Water sprinkled on mosaic floors evaporated in the darkness and cooled the rooms below. Two thousand years ago, the residents of Bulla Regia in northern Tunisia devised what might be the ancient world's most elegant answer to brutal summers: they built their homes underground. Each house had a conventional ground floor open to winter sunlight, but beneath it lay a subterranean level arranged around a two-story atrium, where the heat of the North African sun could not reach. The mosaics they laid in those underground rooms are among the finest ever produced in Roman Africa.
The name Bulla Regia means "Royal Bulla" in Latin, referring to its status as a Numidian capital. But the city's roots reach deeper. Its Punic currency renders the name as characters suggesting "House of Baal" or "Temple of Baal," connecting it to the Phoenician trading networks that crisscrossed North Africa. A Berber settlement likely predated the Punic one -- imported Greek ceramics from the 4th century BC have been found. Carthage gained control in the 3rd century BC, and inscriptions from that era record worship of Baal Hammon and Punic-style urn burials. After Scipio Africanus's victory in 203 BC during the Second Punic War, the Numidian king Masinissa made Bulla his capital in 156 BC. One of his sons maintained a palace in the city, and a Hellenistic grid street plan was imposed over the earlier irregular layout.

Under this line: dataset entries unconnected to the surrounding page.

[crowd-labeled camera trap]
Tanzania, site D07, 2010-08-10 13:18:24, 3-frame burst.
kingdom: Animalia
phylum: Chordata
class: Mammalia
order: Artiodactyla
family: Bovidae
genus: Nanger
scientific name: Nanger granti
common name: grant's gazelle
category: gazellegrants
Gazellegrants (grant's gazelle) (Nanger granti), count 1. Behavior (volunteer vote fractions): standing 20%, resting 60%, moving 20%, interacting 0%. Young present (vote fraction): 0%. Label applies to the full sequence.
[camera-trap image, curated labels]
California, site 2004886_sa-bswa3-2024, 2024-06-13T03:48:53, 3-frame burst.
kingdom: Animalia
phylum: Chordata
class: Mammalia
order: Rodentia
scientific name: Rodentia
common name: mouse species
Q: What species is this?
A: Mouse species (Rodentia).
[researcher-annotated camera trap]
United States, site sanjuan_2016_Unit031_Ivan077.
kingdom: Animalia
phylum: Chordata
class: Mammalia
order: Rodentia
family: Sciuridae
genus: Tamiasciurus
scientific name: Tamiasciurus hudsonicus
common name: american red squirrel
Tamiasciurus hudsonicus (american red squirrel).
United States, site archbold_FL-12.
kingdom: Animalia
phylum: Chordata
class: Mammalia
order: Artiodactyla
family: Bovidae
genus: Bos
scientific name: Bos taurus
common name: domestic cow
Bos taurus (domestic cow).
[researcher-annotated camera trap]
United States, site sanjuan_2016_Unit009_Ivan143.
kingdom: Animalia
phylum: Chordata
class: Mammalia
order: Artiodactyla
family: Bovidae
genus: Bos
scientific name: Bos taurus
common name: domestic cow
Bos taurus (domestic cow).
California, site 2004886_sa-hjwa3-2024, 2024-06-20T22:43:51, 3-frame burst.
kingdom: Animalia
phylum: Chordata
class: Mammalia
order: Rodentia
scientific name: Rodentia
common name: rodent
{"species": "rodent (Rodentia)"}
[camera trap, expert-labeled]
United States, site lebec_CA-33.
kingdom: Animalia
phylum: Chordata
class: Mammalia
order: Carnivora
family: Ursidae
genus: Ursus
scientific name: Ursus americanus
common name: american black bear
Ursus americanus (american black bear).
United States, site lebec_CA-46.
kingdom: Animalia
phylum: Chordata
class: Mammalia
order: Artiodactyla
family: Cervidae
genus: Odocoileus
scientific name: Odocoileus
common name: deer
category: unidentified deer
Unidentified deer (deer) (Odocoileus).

The subterranean houses that make Bulla Regia unique were a Hadrianic-era innovation, dating to the 2nd century AD when Emperor Hadrian elevated the city to colony status. Open-bottomed terracotta bottle-shapes were built into the vaulting to reduce weight. The underground levels featured elaborate polychrome mosaics -- many still in their original positions, allowing modern visitors to see them in their intended architectural context. The mosaic of a haloed Amphitrite in the House of Amphitrite is the site's most famous image, its subtle colors and three-dimensional shading unsurpassed by any floor mosaic in North Africa. The Roman drainage system has been restored to prevent the underground rooms from flooding, a problem the original builders also had to manage.
Not everything preserved at Bulla Regia speaks to beauty. In the courtyard of the Temple of Apollo, archaeologists found the remains of a woman wearing a lead slave collar. The tag instructed anyone who found her to detain her, stating that she had fled from Bulla Regia. It included the words "Adultera meretrix" -- a term scholars debate as either a degrading slave name or an insulting descriptor. The collar is a stark reminder that the civilization capable of producing exquisite mosaics and sophisticated underground architecture was also one built on the forced labor of enslaved people. Scholar Jennifer Trimble has studied the collar as an artifact of the systems of control that undergirded Roman daily life, even in provincial cities far from Rome.
Under Byzantine rule, Bulla Regia's wealthy families expanded their houses at the expense of public space -- the House of the Fisherman consumed two separate city blocks, turning a thoroughfare into a dead end. Then an earthquake collapsed the ground-level stories into the subterranean floors, and drifting sand buried everything. The city was forgotten until excavations began in 1906. The forum was unearthed between 1949 and 1952, revealing a public basilica with an apse at each end and a cruciform baptismal font inserted in its nave when it was converted to a cathedral. The amphitheater, which Augustine of Hippo once condemned in a sermon, emerged with its edges and steps remarkably crisp in 1960-61 -- preserved by the centuries of sand that had buried it. Today, visitors can descend into the underground houses and walk across mosaics that the Romans themselves walked across, an experience available almost nowhere else in the ancient world.
Located at 36.56°N, 8.76°E near present-day Jendouba in northern Tunisia. The archaeological site is visible from altitude as an irregular pattern of excavated ruins in the agricultural landscape. Recommended viewing altitude: 3,000-5,000 feet AGL. Nearest airport: Tabarka-Ain Draham International (DTKA) approximately 80 km northwest. The terrain is rolling farmland in the Medjerda River valley.